The computer fully crosses over into the role of performer in George E. Lewis’s Voyager (2000). Its “nonhierarchical, interactive musical environment” sees an improviser “engage in dialogue with a computer-driven, interactive virtual improvising orchestra” of midi sounds.[20] Lewis ascribes the computer overt agency, describing its “logic,” “independent behaviour,” and even “empathy.”[21] Setting it aside from other computer musics by virtue of its always-different improvisatory realisation of sofware in a “subject-subject model of discourse, rather than a stimulus/response set-up,” he locates Voyager's post-human “multidominant forms” of composer, programmer, computer, and performer within a “trans-African” aesthetic, flying in the face of the hierarchical values of trans-European culture (namely its emphasis on the authorial intent of the composer).[22] Voyager's title carries colonial connotations, highlighting the tension of Lewis's position as composer within this subversive framework. He navigates this by embracing an African American canon, which at times crosses into problematic essentialising; the homogenising connotations of “trans-African” do not carry the same connotations as trans-European in the Othered position which it occupies. That being said, Lewis's approach to this embracingly formalised culture is on of collective memory, a network of experience and solidarity.



Citing Jon Cruz's assertion that "the production of music and other cultural forms enabled slaves to collectively exercise symbolic control" in the mid-19th century, Lewis implies that survival is as much a part of this African American network as oppression is.[23] Amid this post-colonial discourse, the “virtual walls” of musical form and computerised sound become strikingly real; when Lewis writes that “the border between form and content is difficult to police,” he refers back to the implications of Voyager's title.[24] He is theorising the “borders” of musical understanding of something which Western art music has attempted to police, and to colonise with its reifying taxonomies. By blurring them in each radically different performance of this piece, he subverts that authority.

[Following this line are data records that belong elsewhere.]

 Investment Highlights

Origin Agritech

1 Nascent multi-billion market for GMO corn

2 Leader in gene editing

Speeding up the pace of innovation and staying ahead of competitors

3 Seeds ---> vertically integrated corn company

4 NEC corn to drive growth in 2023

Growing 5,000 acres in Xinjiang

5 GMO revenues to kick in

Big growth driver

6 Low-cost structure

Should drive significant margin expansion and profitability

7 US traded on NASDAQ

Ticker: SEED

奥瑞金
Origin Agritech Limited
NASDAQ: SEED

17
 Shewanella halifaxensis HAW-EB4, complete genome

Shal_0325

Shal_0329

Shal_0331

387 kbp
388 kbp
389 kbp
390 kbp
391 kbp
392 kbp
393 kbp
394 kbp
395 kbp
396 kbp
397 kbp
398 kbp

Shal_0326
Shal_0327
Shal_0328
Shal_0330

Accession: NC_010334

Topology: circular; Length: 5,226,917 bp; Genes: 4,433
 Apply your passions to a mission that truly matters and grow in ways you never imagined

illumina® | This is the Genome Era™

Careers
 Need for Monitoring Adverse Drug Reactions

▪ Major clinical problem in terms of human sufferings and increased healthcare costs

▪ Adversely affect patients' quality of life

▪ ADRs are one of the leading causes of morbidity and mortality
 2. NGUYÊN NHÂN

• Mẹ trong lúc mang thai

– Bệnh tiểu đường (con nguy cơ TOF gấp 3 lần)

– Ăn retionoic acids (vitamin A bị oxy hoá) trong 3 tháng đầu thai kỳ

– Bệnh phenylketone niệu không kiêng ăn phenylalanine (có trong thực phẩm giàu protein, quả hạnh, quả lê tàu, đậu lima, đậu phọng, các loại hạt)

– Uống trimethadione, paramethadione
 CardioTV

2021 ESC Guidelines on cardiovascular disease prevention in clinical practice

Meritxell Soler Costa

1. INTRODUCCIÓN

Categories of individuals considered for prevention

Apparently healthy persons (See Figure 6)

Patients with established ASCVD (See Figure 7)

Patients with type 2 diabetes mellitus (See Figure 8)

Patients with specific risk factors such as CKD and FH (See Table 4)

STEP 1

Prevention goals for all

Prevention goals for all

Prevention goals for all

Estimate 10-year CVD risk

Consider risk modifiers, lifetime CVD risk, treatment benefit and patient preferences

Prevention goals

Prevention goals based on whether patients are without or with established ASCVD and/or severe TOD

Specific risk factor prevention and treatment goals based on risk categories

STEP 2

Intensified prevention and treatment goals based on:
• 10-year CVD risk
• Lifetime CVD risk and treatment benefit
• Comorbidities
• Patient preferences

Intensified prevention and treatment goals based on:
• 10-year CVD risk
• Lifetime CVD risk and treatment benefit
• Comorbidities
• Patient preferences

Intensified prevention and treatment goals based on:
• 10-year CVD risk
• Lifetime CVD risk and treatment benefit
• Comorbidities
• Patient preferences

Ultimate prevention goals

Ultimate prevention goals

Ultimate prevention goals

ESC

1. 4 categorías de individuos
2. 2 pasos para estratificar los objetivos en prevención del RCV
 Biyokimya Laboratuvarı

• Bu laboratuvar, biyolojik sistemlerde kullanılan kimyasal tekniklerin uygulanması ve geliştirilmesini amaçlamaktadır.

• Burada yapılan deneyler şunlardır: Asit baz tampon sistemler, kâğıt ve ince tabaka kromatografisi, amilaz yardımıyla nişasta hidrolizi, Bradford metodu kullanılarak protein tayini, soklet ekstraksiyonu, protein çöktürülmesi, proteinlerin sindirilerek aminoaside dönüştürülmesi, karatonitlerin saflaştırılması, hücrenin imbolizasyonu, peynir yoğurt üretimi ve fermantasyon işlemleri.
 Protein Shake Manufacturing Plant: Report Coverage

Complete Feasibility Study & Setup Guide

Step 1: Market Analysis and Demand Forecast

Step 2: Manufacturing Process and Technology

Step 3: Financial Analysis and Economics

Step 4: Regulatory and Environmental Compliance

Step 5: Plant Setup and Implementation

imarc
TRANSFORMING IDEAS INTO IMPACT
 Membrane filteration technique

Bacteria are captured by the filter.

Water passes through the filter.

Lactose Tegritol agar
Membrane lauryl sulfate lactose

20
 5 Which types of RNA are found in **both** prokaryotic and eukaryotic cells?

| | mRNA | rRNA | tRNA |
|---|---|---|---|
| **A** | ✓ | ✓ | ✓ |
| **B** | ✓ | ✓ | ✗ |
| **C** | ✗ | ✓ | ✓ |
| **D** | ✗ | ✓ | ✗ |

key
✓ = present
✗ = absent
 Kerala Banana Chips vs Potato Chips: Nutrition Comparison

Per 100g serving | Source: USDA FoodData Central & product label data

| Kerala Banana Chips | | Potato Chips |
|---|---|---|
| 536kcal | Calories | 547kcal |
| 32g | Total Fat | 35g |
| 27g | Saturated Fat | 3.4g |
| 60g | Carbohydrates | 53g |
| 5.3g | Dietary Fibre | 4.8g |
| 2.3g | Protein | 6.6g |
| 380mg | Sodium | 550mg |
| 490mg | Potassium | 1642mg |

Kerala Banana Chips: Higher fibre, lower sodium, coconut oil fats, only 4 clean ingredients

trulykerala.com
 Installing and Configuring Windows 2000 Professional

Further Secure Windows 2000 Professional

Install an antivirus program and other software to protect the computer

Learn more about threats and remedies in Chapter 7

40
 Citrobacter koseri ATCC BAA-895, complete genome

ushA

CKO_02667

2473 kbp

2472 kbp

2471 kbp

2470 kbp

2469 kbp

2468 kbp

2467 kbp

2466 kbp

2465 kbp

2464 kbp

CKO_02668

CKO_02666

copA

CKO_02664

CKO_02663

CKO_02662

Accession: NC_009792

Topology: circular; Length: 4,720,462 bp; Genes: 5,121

As he states, there is “multidominance at the levels of both the logical structure of the software and its performative articulation” in this piece, and “whether or not these multidominant forms have been consciously conceptualized, exploited and extended by artists with full awareness of their implications, they must be viewed as culturally contingent, historically emergent and linked to situated structures of power and dialogue.”[25] This “dialogue,” while subversive, should not be viewed as a game, and this is because of the violent consequences of the power structures called into question here. In spite of Piekut's assertion that “a Latourian accounting of networks does not cover up asymmetries, but instead issues a realist description of associations and the hierarchies and inequalities they create,” his asserted empiricism holds a fallacious smokescreen of objectivity before the “privileged domain” of the analyst.[26] To map things out into tangles of causes and effects may be conceived of as a dispassionate act, but closes readers' ears to the long and ongoing history of silence on and misrepresentation of oppressed minorities in the academy.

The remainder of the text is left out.